Document excerpt –
________________

Lavrov said that while the NATO concerns are not addressed, the US response makes it possible for the two powers to begin a “serious talk” on secondary issues, such as arms control and missile placement in Eastern Europe.
Kremlin spokesman Dmitry Peskov made similar comments and said that Russia “cannot say that our thoughts have been taken into account or that a willingness has been shown to take our concerns into account.” Peskov said there’s still room for dialogue with the US, but that the response left “little ground for optimism.”
Lavrov said Russian President Vladimir Putin will now decide on what the next steps are and how Russia will respond to the US. Blinken said Wednesday that he expects to meet Lavrov again “in the coming days” to continue talks on the security issues.
9 thoughts on “Russian FM: US Did Not Give ‘Positive Response’ to NATO Expansion Concerns”
They’re already responding. Any talks on those “side issues” are not going to go anywhere any more than JCPOA talks have and the US will drag them out for years. Meanwhile, events on the ground will overtake any such negotiations.
Yes, it’s absurdly circular: they’re willing to discuss what they’ve just rejected.
I think we all know the playbook by now.
US and NATO will stall for time as long as possible while defacto bringing Ukraine into NATO with military and naval bases.
Then sometime over the next few years, there will be a new NATO nation overnight when Ukraine is suddenly accepted as full member and immediately has all NATO bases, gear and troops in place to immediately attempt an assault on Crimea.

________________

Dataset extract –
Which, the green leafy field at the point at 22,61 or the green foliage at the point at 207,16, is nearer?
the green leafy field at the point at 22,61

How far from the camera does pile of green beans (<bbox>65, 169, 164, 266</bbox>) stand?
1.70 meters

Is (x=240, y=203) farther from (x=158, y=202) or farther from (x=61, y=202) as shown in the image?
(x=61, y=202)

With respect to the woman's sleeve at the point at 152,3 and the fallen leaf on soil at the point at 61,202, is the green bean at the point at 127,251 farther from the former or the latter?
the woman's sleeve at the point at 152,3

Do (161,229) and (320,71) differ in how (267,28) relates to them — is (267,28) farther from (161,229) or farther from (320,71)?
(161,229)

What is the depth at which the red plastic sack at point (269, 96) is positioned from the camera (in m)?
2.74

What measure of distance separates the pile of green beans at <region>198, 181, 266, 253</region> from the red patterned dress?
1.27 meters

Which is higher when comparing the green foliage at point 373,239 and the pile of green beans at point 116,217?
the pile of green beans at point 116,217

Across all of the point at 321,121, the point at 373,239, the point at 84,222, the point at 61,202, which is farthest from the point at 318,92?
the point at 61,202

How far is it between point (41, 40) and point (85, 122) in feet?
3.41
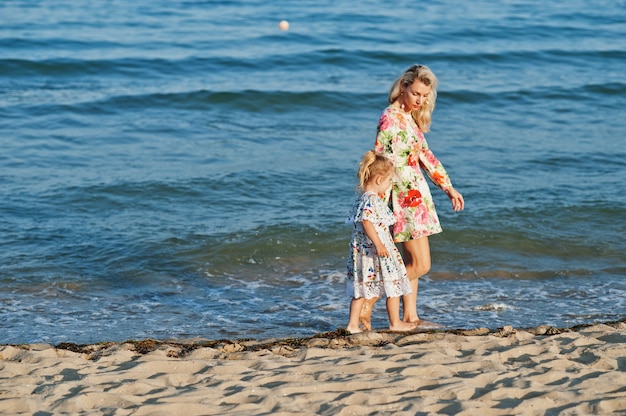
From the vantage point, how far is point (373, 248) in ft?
19.8

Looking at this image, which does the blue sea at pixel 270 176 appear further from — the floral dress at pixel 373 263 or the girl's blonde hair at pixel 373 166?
the girl's blonde hair at pixel 373 166

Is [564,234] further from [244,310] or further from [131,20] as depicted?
[131,20]

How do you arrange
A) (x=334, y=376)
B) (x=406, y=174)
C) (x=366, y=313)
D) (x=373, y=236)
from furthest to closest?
(x=366, y=313) < (x=406, y=174) < (x=373, y=236) < (x=334, y=376)

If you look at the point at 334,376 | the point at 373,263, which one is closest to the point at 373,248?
the point at 373,263

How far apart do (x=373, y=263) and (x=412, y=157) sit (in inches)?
30.4

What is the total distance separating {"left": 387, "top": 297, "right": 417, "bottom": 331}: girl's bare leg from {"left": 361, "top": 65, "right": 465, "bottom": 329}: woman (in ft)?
1.05

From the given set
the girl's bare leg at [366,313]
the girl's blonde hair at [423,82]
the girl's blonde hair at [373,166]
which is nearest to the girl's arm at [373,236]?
the girl's blonde hair at [373,166]

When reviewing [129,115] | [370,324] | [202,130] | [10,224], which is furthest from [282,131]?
[370,324]

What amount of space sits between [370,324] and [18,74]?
12.3m

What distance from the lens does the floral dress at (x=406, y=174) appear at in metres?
6.13

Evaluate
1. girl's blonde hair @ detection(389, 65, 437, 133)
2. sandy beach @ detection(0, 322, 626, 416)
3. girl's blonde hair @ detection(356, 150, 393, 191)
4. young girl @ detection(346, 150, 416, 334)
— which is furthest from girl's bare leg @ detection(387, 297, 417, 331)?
girl's blonde hair @ detection(389, 65, 437, 133)

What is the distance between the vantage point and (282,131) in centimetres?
1321

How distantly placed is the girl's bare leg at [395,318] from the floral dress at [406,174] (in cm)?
42

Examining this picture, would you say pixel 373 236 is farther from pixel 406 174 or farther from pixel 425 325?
pixel 425 325
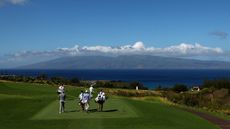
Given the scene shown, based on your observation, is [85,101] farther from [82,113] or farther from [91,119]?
[91,119]

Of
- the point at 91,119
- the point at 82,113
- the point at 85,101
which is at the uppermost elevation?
the point at 85,101

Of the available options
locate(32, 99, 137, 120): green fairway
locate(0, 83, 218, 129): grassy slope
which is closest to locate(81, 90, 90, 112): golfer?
locate(32, 99, 137, 120): green fairway

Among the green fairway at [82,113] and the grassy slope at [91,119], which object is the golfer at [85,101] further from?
the grassy slope at [91,119]

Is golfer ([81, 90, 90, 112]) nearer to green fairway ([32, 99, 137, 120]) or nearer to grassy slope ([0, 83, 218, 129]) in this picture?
green fairway ([32, 99, 137, 120])

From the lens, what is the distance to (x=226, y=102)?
56812mm

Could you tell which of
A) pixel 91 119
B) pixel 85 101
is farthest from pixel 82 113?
pixel 91 119

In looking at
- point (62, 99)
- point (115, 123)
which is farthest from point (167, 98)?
point (115, 123)

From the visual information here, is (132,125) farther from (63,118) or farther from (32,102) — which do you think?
(32,102)

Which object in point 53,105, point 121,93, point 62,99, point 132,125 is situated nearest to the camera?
point 132,125

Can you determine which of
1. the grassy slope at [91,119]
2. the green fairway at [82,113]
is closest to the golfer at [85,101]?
the green fairway at [82,113]

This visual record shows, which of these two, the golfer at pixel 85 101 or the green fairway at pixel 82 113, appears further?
the golfer at pixel 85 101

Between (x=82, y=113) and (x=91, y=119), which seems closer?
(x=91, y=119)

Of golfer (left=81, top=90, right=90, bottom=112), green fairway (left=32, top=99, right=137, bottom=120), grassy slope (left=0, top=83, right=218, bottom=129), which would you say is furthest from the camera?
golfer (left=81, top=90, right=90, bottom=112)

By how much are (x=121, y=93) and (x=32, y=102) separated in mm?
22424
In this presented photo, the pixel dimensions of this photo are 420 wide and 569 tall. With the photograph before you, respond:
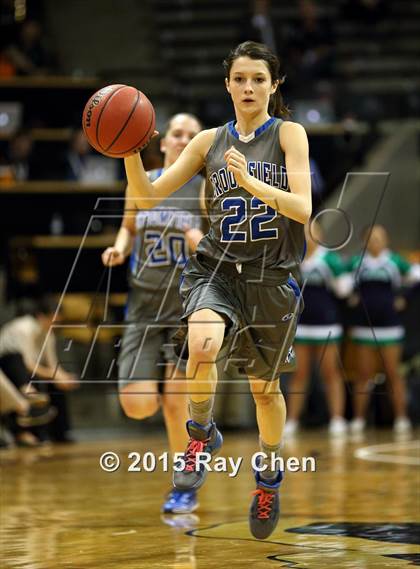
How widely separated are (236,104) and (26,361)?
5810 millimetres

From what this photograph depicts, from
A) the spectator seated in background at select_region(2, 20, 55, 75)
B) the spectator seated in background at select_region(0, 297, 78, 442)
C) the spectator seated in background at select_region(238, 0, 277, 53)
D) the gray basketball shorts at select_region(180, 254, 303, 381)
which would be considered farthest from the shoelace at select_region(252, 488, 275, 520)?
the spectator seated in background at select_region(238, 0, 277, 53)

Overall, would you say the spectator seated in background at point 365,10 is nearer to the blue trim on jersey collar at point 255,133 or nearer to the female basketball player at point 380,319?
the female basketball player at point 380,319

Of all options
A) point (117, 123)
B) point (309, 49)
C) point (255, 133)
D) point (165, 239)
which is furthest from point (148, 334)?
point (309, 49)

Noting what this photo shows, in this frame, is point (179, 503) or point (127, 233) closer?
point (179, 503)

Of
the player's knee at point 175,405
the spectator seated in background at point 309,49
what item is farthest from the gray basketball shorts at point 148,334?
the spectator seated in background at point 309,49

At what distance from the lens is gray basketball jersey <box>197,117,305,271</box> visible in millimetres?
4410

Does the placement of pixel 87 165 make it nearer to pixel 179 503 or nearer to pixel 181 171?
pixel 179 503

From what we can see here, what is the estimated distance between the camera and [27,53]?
1365cm

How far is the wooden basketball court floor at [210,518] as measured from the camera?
426 centimetres

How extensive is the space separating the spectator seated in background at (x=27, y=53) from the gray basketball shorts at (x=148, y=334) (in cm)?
808

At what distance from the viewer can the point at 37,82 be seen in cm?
1273

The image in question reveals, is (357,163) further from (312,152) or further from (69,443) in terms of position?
(69,443)

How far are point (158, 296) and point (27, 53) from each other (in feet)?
28.2

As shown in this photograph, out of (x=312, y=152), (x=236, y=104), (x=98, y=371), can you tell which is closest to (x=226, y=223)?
(x=236, y=104)
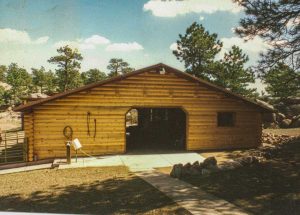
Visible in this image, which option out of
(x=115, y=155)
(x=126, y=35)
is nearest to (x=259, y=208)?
(x=126, y=35)

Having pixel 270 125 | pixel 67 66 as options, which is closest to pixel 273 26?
pixel 270 125

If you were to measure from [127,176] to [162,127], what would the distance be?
14.5 metres

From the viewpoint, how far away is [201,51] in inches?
1636

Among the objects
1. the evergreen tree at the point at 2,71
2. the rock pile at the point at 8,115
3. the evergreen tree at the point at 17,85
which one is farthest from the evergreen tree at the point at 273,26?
the evergreen tree at the point at 2,71

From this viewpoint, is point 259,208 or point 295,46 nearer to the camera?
point 259,208

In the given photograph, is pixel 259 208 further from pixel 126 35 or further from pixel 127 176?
pixel 126 35

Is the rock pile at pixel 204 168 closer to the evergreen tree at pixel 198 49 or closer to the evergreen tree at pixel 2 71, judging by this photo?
the evergreen tree at pixel 198 49

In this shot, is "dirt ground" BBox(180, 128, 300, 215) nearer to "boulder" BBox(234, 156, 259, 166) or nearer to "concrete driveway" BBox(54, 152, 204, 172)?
"boulder" BBox(234, 156, 259, 166)

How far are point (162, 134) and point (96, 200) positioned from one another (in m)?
17.4

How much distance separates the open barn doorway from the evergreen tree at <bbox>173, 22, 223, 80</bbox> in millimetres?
13242

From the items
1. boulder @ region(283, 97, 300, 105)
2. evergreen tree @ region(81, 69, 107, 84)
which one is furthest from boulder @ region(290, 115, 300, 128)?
evergreen tree @ region(81, 69, 107, 84)

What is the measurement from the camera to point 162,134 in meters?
26.8

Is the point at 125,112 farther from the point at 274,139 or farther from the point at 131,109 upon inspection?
the point at 274,139

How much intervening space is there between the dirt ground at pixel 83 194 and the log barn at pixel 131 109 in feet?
12.2
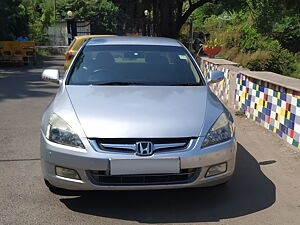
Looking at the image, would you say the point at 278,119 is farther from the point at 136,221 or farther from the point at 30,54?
the point at 30,54

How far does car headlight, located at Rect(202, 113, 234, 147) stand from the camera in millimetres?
3273

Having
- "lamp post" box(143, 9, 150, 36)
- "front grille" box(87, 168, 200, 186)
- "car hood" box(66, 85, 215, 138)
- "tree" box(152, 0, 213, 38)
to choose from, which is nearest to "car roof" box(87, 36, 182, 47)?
"car hood" box(66, 85, 215, 138)

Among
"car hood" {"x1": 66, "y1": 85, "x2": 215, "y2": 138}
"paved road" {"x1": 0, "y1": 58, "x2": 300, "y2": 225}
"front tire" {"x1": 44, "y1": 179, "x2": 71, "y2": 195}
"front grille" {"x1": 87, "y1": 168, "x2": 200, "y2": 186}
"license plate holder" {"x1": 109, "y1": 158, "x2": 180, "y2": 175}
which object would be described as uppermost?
"car hood" {"x1": 66, "y1": 85, "x2": 215, "y2": 138}

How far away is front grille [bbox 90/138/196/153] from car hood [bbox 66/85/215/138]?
0.04m

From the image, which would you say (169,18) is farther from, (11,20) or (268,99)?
(268,99)

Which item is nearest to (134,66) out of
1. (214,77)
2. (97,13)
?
(214,77)

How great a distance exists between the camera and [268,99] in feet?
20.0

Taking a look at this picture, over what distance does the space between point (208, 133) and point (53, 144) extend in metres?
1.35

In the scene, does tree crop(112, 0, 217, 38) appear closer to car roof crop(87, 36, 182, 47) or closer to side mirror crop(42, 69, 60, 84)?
car roof crop(87, 36, 182, 47)

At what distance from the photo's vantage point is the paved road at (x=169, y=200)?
3.30 m

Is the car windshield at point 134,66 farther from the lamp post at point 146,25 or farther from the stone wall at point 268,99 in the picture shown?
the lamp post at point 146,25

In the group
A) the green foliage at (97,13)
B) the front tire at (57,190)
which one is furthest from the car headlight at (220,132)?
the green foliage at (97,13)

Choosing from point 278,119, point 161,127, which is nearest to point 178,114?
point 161,127

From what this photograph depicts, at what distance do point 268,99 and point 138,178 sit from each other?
3634 millimetres
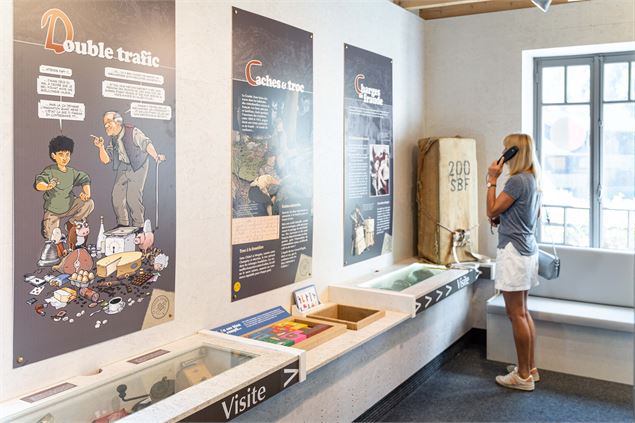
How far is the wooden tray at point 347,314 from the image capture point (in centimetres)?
347

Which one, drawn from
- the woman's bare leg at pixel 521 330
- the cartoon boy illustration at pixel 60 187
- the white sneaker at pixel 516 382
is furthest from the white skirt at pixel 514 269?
the cartoon boy illustration at pixel 60 187

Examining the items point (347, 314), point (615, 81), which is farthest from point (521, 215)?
point (615, 81)

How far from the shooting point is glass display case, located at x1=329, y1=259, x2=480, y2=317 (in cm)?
367

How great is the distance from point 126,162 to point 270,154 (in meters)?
0.99

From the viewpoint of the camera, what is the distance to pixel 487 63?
517cm

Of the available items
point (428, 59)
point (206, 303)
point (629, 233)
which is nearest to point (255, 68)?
point (206, 303)

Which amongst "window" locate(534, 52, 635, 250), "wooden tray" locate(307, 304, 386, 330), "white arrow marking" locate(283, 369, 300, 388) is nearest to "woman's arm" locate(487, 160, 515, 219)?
"wooden tray" locate(307, 304, 386, 330)

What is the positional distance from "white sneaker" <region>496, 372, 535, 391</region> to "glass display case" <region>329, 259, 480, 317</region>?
0.71 m

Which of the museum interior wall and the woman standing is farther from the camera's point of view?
the woman standing

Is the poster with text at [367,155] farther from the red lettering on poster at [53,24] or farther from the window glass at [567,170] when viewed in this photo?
the red lettering on poster at [53,24]

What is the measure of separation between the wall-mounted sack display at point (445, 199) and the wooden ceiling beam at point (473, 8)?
1258mm

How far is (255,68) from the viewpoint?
10.3 feet

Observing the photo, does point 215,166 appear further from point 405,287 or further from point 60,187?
point 405,287

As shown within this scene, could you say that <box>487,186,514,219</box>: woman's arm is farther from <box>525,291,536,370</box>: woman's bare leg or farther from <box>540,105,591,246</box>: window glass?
<box>540,105,591,246</box>: window glass
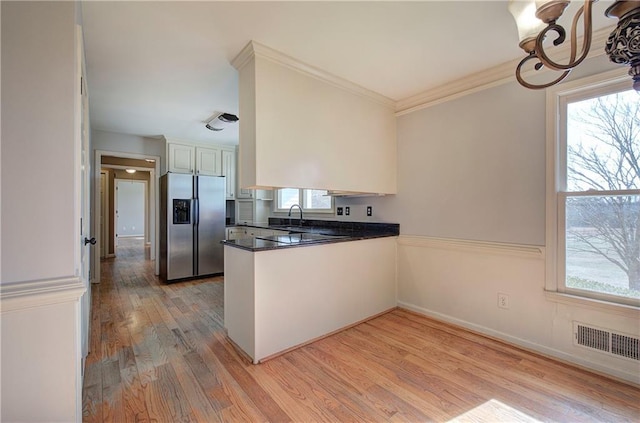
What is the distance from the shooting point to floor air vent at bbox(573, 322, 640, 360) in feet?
6.26

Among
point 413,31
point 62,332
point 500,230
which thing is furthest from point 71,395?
point 500,230

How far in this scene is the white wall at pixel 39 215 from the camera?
111 cm

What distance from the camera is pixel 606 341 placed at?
78.9 inches

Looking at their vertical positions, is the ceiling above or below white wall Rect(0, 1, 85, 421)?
above

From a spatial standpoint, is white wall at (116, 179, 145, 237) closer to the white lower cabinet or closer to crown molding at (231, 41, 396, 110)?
crown molding at (231, 41, 396, 110)

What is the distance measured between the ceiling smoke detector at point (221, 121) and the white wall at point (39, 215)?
2.54 meters

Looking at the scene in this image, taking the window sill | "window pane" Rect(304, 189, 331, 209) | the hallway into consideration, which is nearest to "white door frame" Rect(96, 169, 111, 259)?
the hallway

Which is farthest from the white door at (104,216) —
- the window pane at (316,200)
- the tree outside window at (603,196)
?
the tree outside window at (603,196)

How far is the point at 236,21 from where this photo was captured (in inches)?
74.4

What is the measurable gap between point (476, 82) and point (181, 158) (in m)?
4.57

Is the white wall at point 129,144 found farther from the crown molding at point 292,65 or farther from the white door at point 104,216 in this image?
the crown molding at point 292,65

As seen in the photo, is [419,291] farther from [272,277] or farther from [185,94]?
[185,94]

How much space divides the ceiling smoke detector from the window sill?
151 inches

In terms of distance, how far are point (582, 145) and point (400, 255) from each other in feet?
6.10
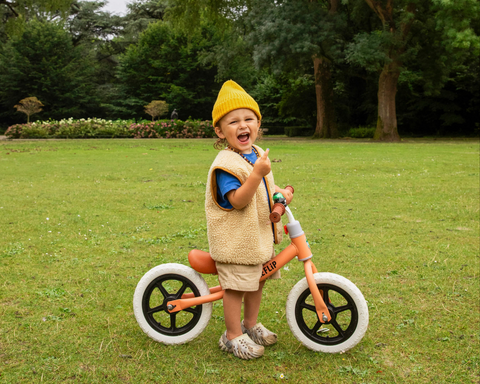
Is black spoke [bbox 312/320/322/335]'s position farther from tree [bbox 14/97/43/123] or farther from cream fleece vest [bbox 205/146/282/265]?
tree [bbox 14/97/43/123]

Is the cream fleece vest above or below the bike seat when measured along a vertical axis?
above

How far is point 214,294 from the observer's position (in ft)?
9.67

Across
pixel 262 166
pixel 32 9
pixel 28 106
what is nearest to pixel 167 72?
pixel 28 106

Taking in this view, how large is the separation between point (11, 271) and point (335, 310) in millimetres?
2868

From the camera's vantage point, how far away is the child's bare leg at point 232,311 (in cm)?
288

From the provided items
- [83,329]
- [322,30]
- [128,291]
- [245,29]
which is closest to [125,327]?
[83,329]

________________

Set of tasks –
1/ According to the excerpt on the US reply to Russia, who will decide Russia's next steps?
2/ Copy everything in the excerpt on the US reply to Russia from "They’re already responding." down to "assault on Crimea.".
The items are unrelated to the excerpt on the US reply to Russia.

Completed exercise –
1/ Russian President Vladimir Putin.

2/
They’re already responding. Any talks on those “side issues” are not going to go anywhere any more than JCPOA talks have and the US will drag them out for years. Meanwhile, events on the ground will overtake any such negotiations.
Yes, it’s absurdly circular: they’re willing to discuss what they’ve just rejected.
I think we all know the playbook by now.
US and NATO will stall for time as long as possible while defacto bringing Ukraine into NATO with military and naval bases.
Then sometime over the next few years, there will be a new NATO nation overnight when Ukraine is suddenly accepted as full member and immediately has all NATO bases, gear and troops in place to immediately attempt an assault on Crimea.